### [Ausgewählter Abschnitt]

Zukunftsaufgaben ohne neue Schulden finanzierbar
Zusätzliche staatliche Investitionen von 60 Milliarden Euro pro Jahr sind unter Einhaltung der Schuldenbremse möglich. Dafür müsste die Politik entschlossen die Weichen für mehr Wirtschaftswachstum stellen und einen Teil der unnötigen oder sogar schädlichen Bürokratiekosten und Subventionen in den öffentlichen Haushalten eliminieren.
Immer wieder wird der deutschen Schuldenbremse vorgeworfen, notwendige Zukunftsinvestitionen zu behindern. Der zusätzliche Finanzbedarf für Klimaschutz, Bildung, Digitalisierung, Infrastruktur und nun auch Verteidigung sei so hoch, dass er ohne höhere Schulden oder Steuern nicht finanziert werden könne, so das Argument.

### [Gegebene Angaben]
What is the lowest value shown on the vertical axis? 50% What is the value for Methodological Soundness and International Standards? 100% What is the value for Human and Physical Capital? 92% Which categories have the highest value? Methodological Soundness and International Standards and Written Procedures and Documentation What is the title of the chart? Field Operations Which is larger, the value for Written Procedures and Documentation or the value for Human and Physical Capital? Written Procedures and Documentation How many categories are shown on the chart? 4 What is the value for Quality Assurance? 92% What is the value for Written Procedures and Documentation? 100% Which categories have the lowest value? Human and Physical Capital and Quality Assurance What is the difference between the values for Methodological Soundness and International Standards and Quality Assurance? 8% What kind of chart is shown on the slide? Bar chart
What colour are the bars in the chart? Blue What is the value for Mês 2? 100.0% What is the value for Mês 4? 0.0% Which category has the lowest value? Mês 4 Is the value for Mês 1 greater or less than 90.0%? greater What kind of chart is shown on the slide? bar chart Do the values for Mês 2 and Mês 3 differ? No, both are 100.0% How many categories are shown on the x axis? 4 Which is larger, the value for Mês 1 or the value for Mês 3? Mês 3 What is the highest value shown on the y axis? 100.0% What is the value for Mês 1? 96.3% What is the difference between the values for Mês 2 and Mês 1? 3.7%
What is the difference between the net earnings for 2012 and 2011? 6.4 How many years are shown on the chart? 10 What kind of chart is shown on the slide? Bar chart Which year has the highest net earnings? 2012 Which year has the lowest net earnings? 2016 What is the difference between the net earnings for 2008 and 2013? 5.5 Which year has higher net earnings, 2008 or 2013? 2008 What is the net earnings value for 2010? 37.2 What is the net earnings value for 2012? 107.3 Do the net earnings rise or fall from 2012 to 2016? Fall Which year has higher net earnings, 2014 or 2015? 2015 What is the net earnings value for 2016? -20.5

### [Ziel der Aufgabe]
Gib aus dem Text zur Finanzierung von Zukunftsaufgaben alles von „Immer wieder wird“ bis hinunter zu „so das Argument.“ unverändert aus.

### [Antwort zur Aufgabe]
Immer wieder wird der deutschen Schuldenbremse vorgeworfen, notwendige Zukunftsinvestitionen zu behindern. Der zusätzliche Finanzbedarf für Klimaschutz, Bildung, Digitalisierung, Infrastruktur und nun auch Verteidigung sei so hoch, dass er ohne höhere Schulden oder Steuern nicht finanziert werden könne, so das Argument.